- _Available data_:
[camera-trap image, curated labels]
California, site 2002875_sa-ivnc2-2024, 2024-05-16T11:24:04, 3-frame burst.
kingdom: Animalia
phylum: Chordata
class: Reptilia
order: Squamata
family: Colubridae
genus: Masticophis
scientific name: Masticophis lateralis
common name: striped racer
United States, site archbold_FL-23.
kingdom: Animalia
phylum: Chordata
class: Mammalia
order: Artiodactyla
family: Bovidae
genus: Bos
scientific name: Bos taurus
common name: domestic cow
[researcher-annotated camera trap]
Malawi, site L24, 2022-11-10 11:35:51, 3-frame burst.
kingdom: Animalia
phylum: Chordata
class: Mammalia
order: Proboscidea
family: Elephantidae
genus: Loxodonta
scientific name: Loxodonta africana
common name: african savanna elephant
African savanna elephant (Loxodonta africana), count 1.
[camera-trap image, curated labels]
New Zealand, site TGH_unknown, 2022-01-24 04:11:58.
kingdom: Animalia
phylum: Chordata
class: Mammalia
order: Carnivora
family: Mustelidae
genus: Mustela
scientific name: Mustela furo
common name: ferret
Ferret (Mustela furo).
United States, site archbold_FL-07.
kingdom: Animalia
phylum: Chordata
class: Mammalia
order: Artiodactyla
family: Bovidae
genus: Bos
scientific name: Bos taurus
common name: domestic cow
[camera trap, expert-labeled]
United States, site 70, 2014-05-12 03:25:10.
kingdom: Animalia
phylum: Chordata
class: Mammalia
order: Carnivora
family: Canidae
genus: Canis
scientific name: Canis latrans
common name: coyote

- _Aim of the task_: Send back the whole listing, exactly as written.

- _Exercise output_:
[camera-trap image, curated labels]
California, site 2002875_sa-ivnc2-2024, 2024-05-16T11:24:04, 3-frame burst.
kingdom: Animalia
phylum: Chordata
class: Reptilia
order: Squamata
family: Colubridae
genus: Masticophis
scientific name: Masticophis lateralis
common name: striped racer
United States, site archbold_FL-23.
kingdom: Animalia
phylum: Chordata
class: Mammalia
order: Artiodactyla
family: Bovidae
genus: Bos
scientific name: Bos taurus
common name: domestic cow
[researcher-annotated camera trap]
Malawi, site L24, 2022-11-10 11:35:51, 3-frame burst.
kingdom: Animalia
phylum: Chordata
class: Mammalia
order: Proboscidea
family: Elephantidae
genus: Loxodonta
scientific name: Loxodonta africana
common name: african savanna elephant
African savanna elephant (Loxodonta africana), count 1.
[camera-trap image, curated labels]
New Zealand, site TGH_unknown, 2022-01-24 04:11:58.
kingdom: Animalia
phylum: Chordata
class: Mammalia
order: Carnivora
family: Mustelidae
genus: Mustela
scientific name: Mustela furo
common name: ferret
Ferret (Mustela furo).
United States, site archbold_FL-07.
kingdom: Animalia
phylum: Chordata
class: Mammalia
order: Artiodactyla
family: Bovidae
genus: Bos
scientific name: Bos taurus
common name: domestic cow
[camera trap, expert-labeled]
United States, site 70, 2014-05-12 03:25:10.
kingdom: Animalia
phylum: Chordata
class: Mammalia
order: Carnivora
family: Canidae
genus: Canis
scientific name: Canis latrans
common name: coyote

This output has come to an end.